Don't get me wrong, I love my mother. She does so much for me and my son and I don't know how we would survive without her. And in my adult life she and I are wonderful friends. But as a child and a teenager living in her house, I often felt like I was an afterthought. That I was not a priority. And the thought that I could be treating my child like that turned my stomach. The thought that my son would think that my new beginning is more important than him breaks my heart. In my eyes they are equally important. I love my son more than anything on this earth. But I also love my new beginning. It is a different kind of love. And the two are not comparable. Yet they are equal.  And there are going to be times that my new beginning is my priority just as there will be times when my child is my priority.  


But I meant it when I said my child doesn't dictate my life or my happiness because someday he is going to grow up and live his own life.  And if I make him the center of my world, what will I do when he has his own life? But I didn't mean that he is not a priority. I didn't mean that he he doesn't get a say. I didn't mean that we will never discuss things. But now I'm thinking how does he see it? Does he feel like an afterthought? And what must Jon think? Does my new beginning think my child isn't a priority or that I don't think of his feelings?  That I only think of myself?


It's a balancing act.  And sometimes I can juggle like a pro and other times I drop the ball.  I feel like this is one of those times I dropped the ball.  But, thankfully, there is time.  Time to repair any damage and be more mindful moving forward.  Time to ensure my son knows how much I love him.  That he is a priority.  That his happiness is important to me. But at the same time, that he knows sometimes I will make decisions he doesn't like.  Because I am the parent and he is the child.


An innocent comment. That's all it took to make me think about this all day. To make it difficult for me to sleep last night. To wonder what kind of mother am I? To do a lot of soul-searching.  And I can't help but think a few years ago I would never have needed to worry about this. But I guess this is just one more step on my journey.  One more path to walk.  One more obstacle in rebuilding my life.  One more hurdle to jump as I rediscover joy and happiness.  One more milestone in keeping my promise to live and love again.

Saturday, April 1, 2017

Surviving Grief



For the last 2.5 years, grief has often been at the center of my world.   When Jared died, I had a choice.  I could give up and let the grief swallow me or I could fight to survive.  Honestly, I didn't feel like I had a choice.  I had to survive.  I had a little boy who needed his mom.   I had a promise to keep.  I had to ensure Jared's memory lived on.

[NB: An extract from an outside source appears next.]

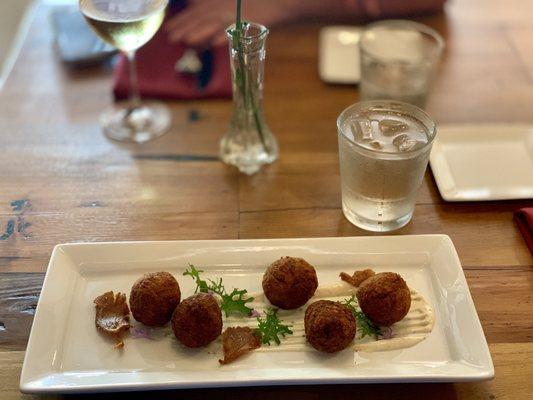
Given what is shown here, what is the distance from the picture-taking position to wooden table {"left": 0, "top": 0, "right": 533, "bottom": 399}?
878 millimetres

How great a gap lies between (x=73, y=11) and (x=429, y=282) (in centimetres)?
112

People would tell me how strong I was.  But I didn't feel strong.  I didnt feel tough.  I was a wreck.  A sobbing mess.  No one knows how many times I cried in the car.   In the shower.  At night after Steven went to bed.  How often I prayed for the strength to survive.  For hope. For courage.

And then one day I realized I was surving Jared's death.  That I was pushing through the grief storm.  That I could feel joy again.  That I was ready to start living again.  That I could open my heart to love again.

In some ways I am a different person than I was the day Jared died.  I am not the same woman who started this grief journey.   But that isn't necessarily a bad thing.  I am stronger.  I refuse to let fear win.  I am more adventurous.  I refuse to let grief swallow me.  I am trying to live life to the fullest.

And because of my grief journey, I am who I am today.  And I hope Jared is looking down with a proud smile on his face.   Because he always had faith that I would survive.  That I would live again. And I'm doing just that.